While these billion or more boreal birds are building nests, laying eggs, and raising their young, the government of Canada is nearing final decisions on a massive funding commitment that has the potential to ensure a healthy future for birds and the communities that rely on the Boreal Forest.
The bright blue and yellow magnolia warblers that birders saw at High Island near Houston in April are right now searching for insects in the fragrant balsam firs of Quebec. Red-cheeked Cape May warblers that fed eagerly among the scraggly moss-draped live oaks at Fort Desoto Park near Tampa after an overnight flight from the Caribbean in early May are tending to young in the tall spruces, perhaps of northern Ontario. The same squeaky songs of blackpoll warblers that rang through Rock Creek Park in D.C. and Central Park in New York City in late May as they migrated north from their Amazon Basin wintering grounds are now ringing across the peatlands and barrens of northern Manitoba and the Northwest Territories.
We in the U.S. should not forget that their future rests on the future of the Boreal Forest.
Certainly, our Canadian neighbors haven’t forgotten. In particular, the Indigenous peoples of Canada, who have stewarded these landscapes for thousands of years, remember well.
Take the Sahtúgot’ine Dene First Nation in the Northwest Territories. Long-time stewards of Great Bear Lake, one of the world’s largest lakes and perhaps the most pristine, they are developing conservation plans for an area larger than many U.S. states – 22 million acres surrounding this gargantuan body of water. These lands support tens of millions of birds, including those blackpoll warblers that passed through the U.S. just a few weeks ago, the vast majority of which will be migrating back south through the U.S. in a few months.
We can also look to the Sayisi Dene First Nation of northern Manitoba. This group is proposing to protect the entire 12 million-acre Seal River Watershed that is a critical breeding ground for tens of millions of birds, including perilously declining species like olive-sided flycatchers and rusty blackbirds. This area is essential stopover habitat for waterfowl like black scoters and American black ducks.
Meanwhile in northern Ontario, the Moose Cree First Nation is proposing protection for one of the last undammed river watersheds—the North French River—within their territory. At more than a million acres, this northward flowing river and its surrounding forests and peatlands support millions of birds including magnolia, Canada, and Cape May warblers.
Through a funding initiative called the Challenge Grant program, the Environment Climate Change Canada agency within Canada’s federal government is currently weighing proposals for new protected areas. The biggest opportunities to create large-scale conservation gains come from Indigenous governments. Together these proposals encompass more than a hundred million acres.

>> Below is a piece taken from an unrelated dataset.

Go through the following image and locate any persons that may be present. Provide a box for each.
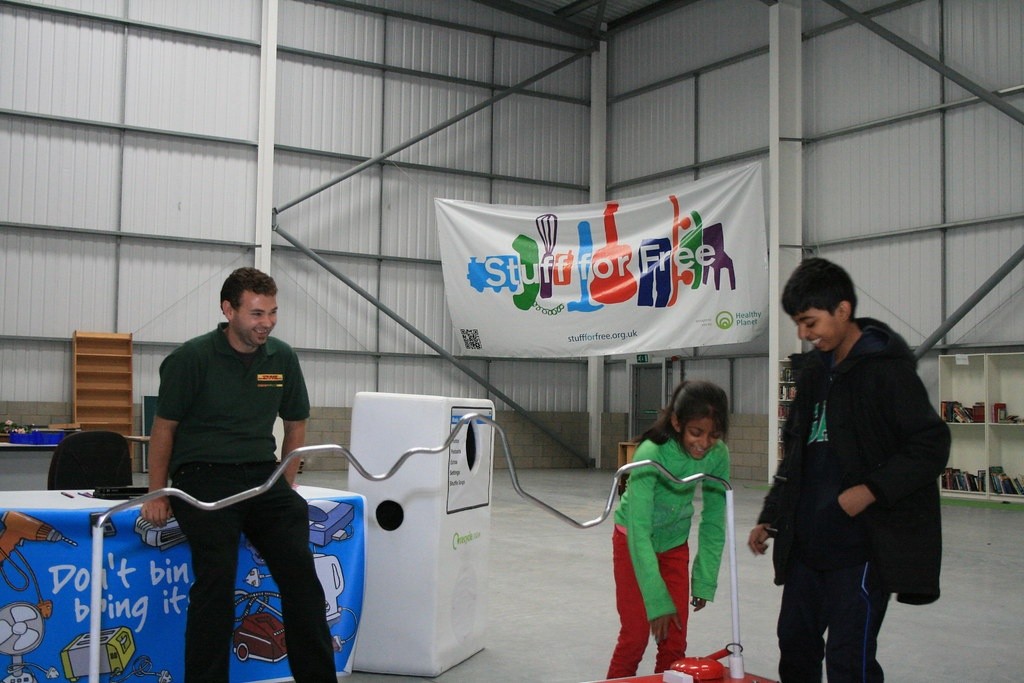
[747,258,952,683]
[140,267,338,683]
[606,380,731,678]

Canada has the chance to be a global example of leadership in environmental conservation by investing Challenge Grant funds in these projects that protect one of the remaining large forest regions on Earth.

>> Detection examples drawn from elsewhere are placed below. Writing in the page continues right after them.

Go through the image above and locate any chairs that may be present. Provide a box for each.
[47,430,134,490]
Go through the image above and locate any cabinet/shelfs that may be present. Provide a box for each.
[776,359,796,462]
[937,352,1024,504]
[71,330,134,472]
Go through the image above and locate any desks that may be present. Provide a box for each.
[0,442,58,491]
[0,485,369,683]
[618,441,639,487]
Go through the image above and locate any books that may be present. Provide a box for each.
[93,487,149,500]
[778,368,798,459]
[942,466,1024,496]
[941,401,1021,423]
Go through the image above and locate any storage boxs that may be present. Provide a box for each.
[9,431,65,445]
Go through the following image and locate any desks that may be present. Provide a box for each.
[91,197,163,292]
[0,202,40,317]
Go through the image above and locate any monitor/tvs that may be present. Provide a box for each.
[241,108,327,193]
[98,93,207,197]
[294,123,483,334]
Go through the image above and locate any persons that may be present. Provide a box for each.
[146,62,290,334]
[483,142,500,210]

The Canadian government deserves great admiration for having committed to the global biodiversity treaty goal of protecting at least 17% of its lands by 2020. As host to the world’s largest expanse of still intact boreal forest—and the billion or more nesting migratory birds that call it home—Canada should take the next vital step. Supporting Indigenous governments and communities through this Challenge Grant opportunity should be among its highest priorities.